■ Directions
Count how many lines below contain the string "solar", matching case exactly. Reply with the number alone.
++++ Data for this exercise
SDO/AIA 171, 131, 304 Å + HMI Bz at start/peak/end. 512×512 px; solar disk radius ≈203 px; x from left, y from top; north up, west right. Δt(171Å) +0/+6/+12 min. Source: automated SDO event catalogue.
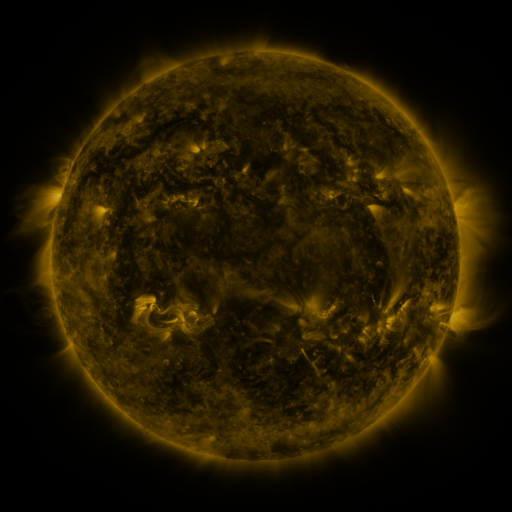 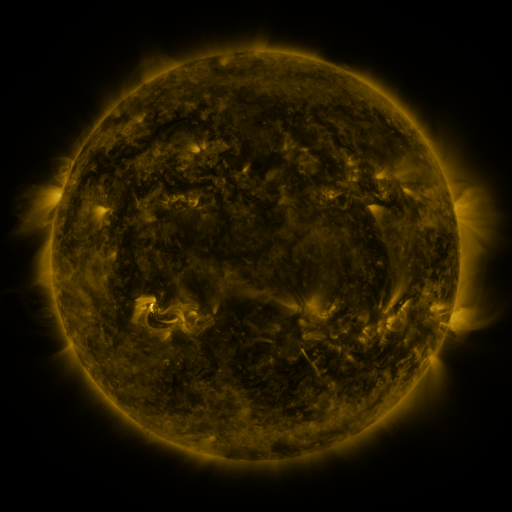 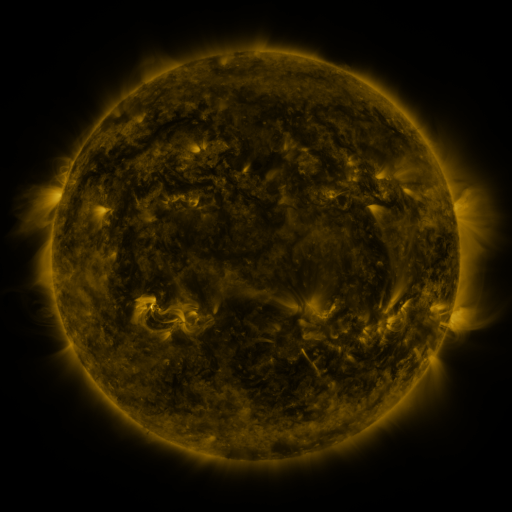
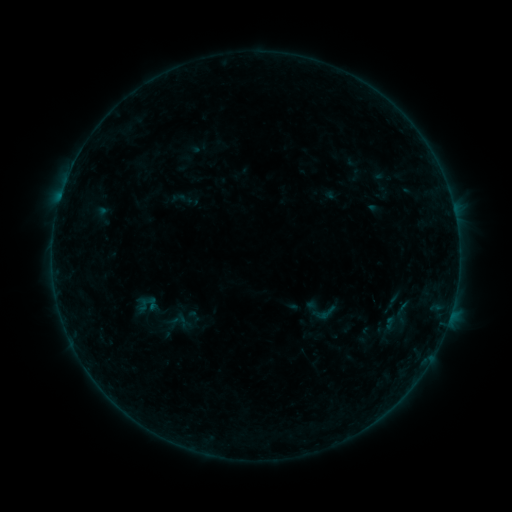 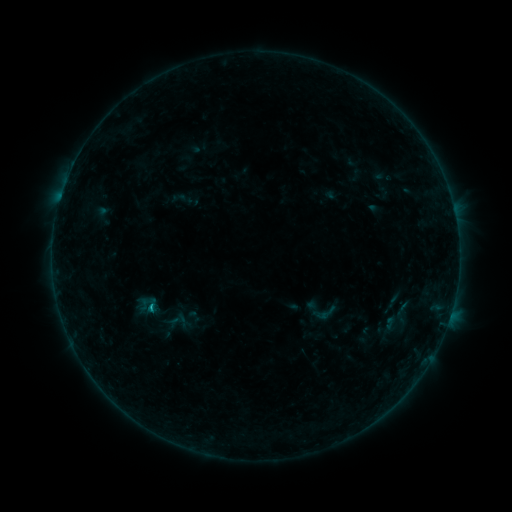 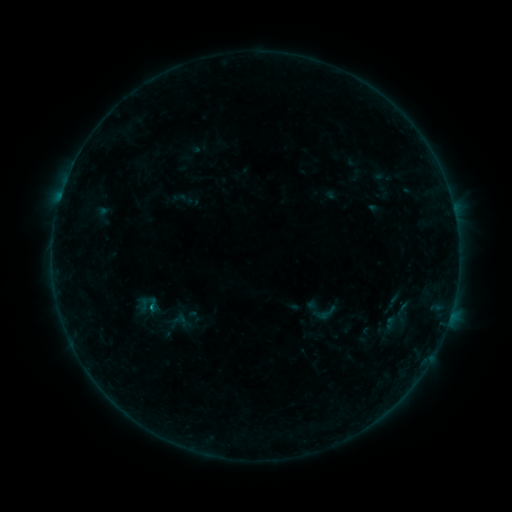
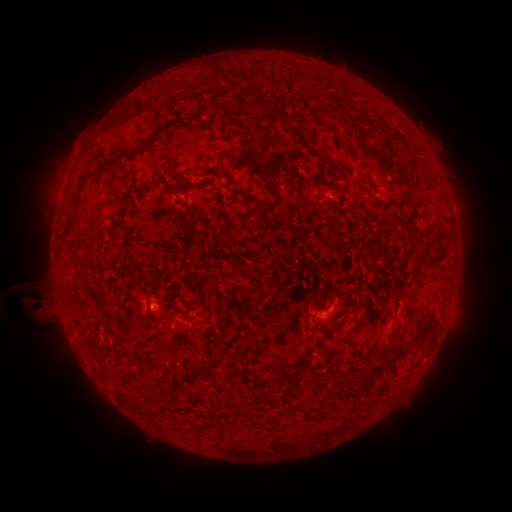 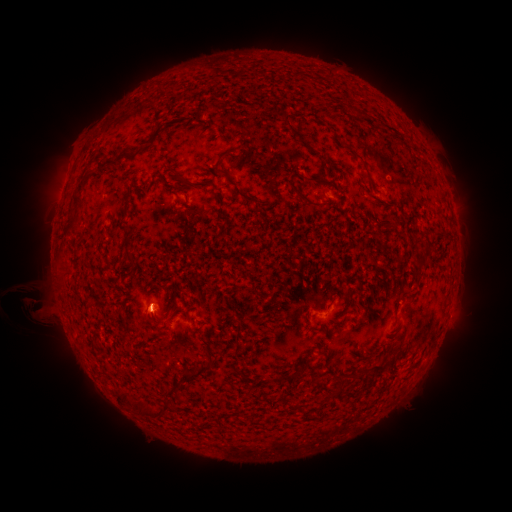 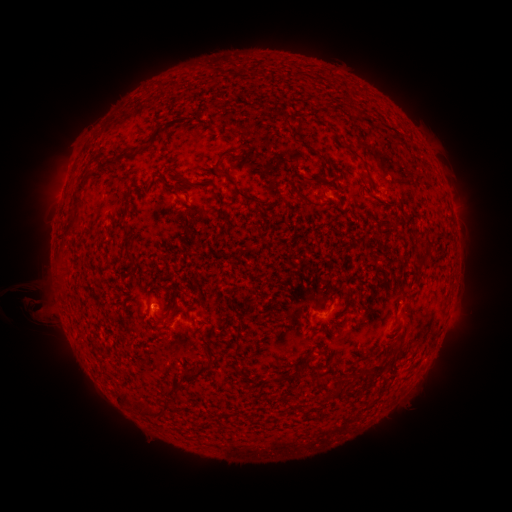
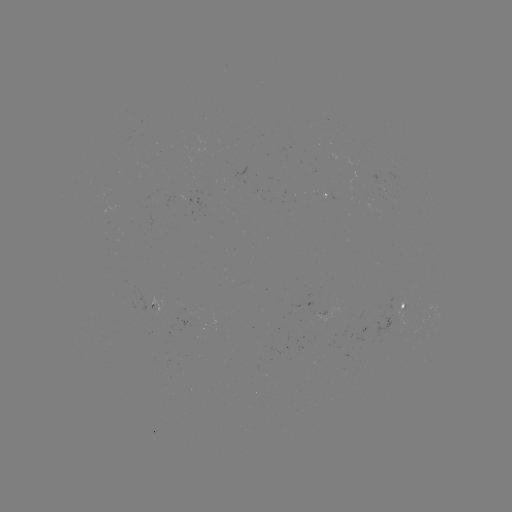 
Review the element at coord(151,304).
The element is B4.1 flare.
++++++++
++++ Data for this exercise
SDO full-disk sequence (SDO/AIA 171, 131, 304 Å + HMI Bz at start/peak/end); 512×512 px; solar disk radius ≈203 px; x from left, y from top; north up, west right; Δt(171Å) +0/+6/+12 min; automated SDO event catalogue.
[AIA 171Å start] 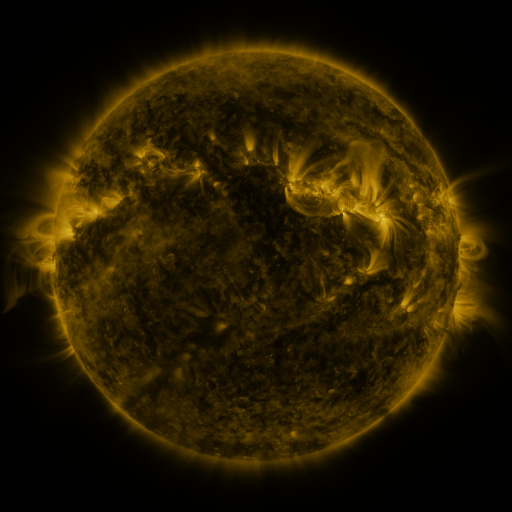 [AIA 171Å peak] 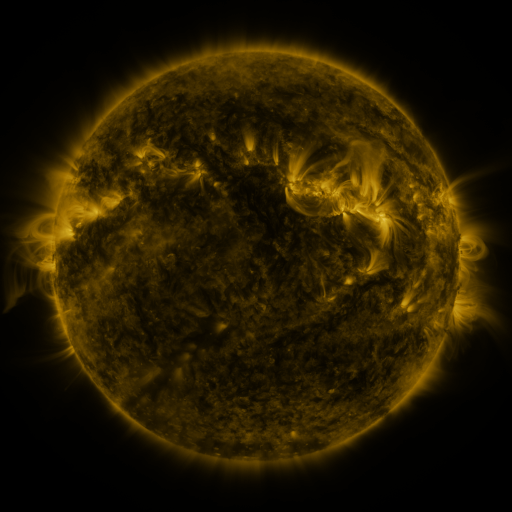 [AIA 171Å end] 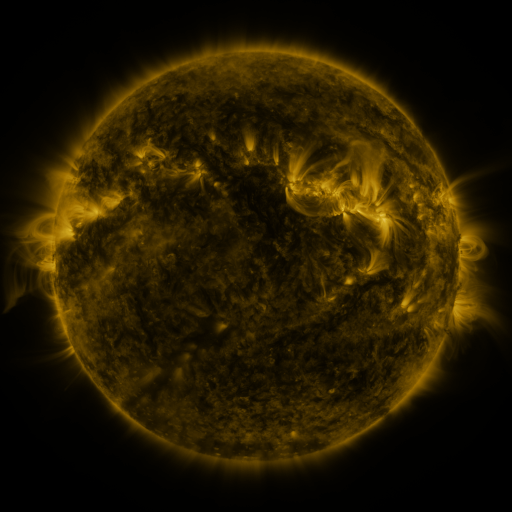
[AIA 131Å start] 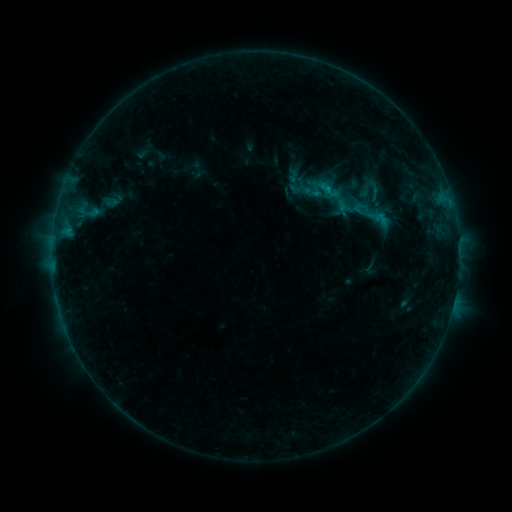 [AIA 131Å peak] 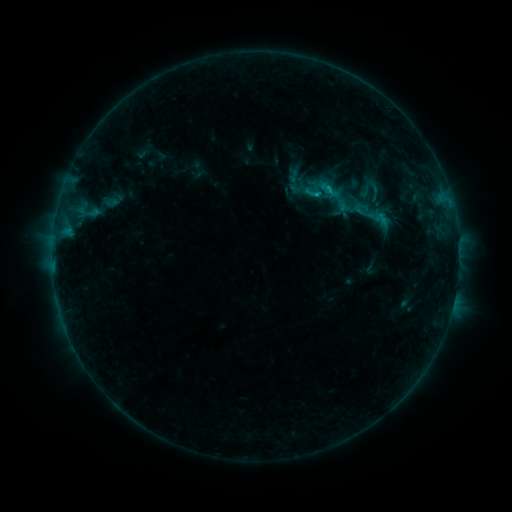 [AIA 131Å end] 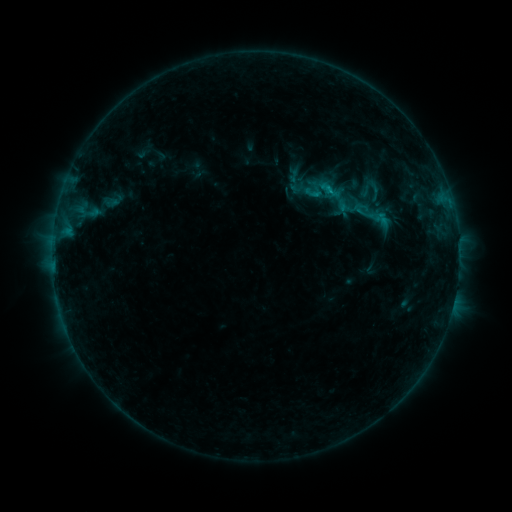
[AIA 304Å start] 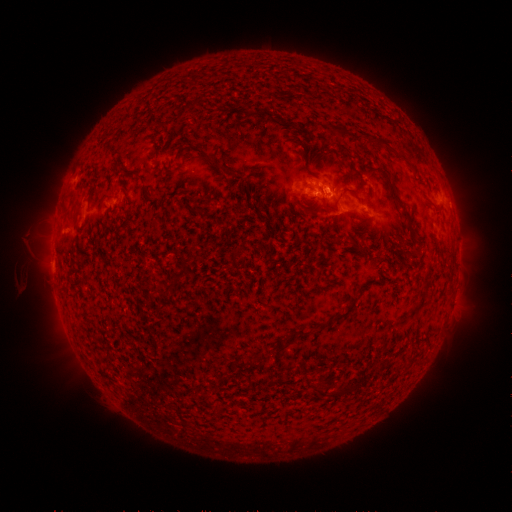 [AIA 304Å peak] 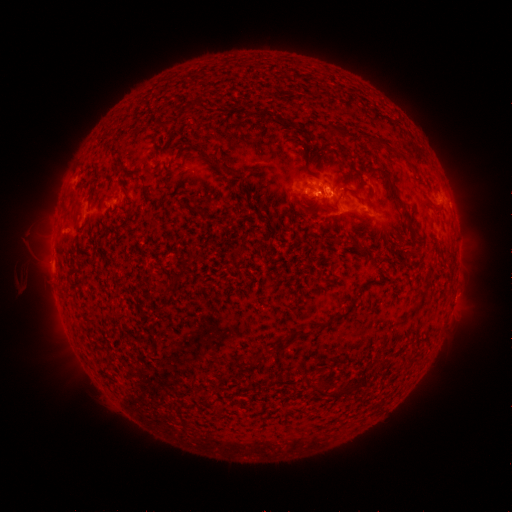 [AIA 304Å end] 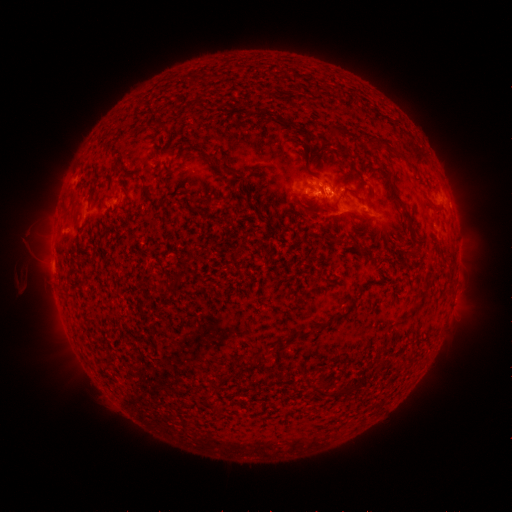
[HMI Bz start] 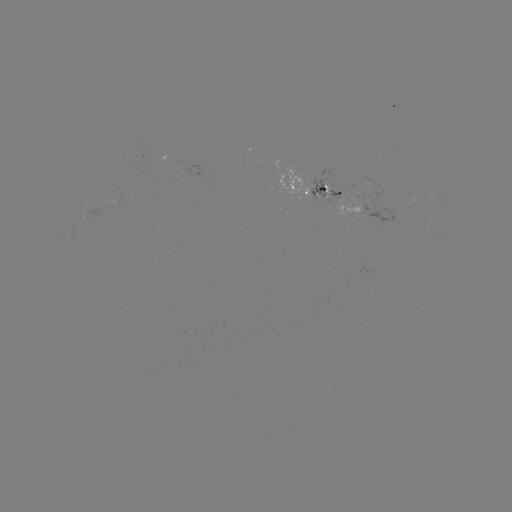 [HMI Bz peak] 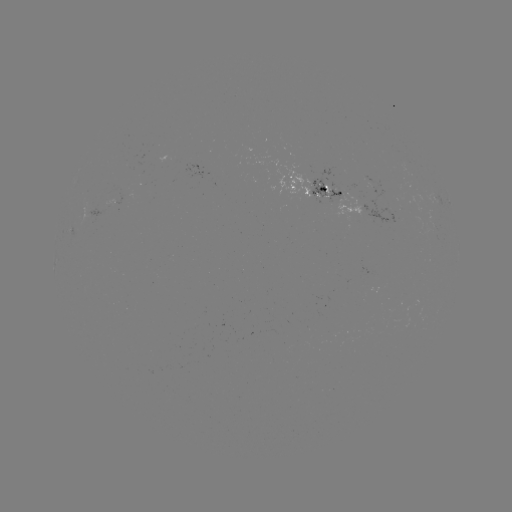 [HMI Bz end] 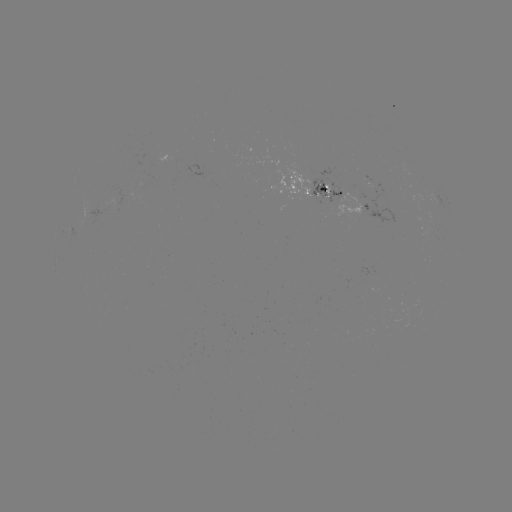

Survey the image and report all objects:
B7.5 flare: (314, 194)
++++++++
■ Written answer
2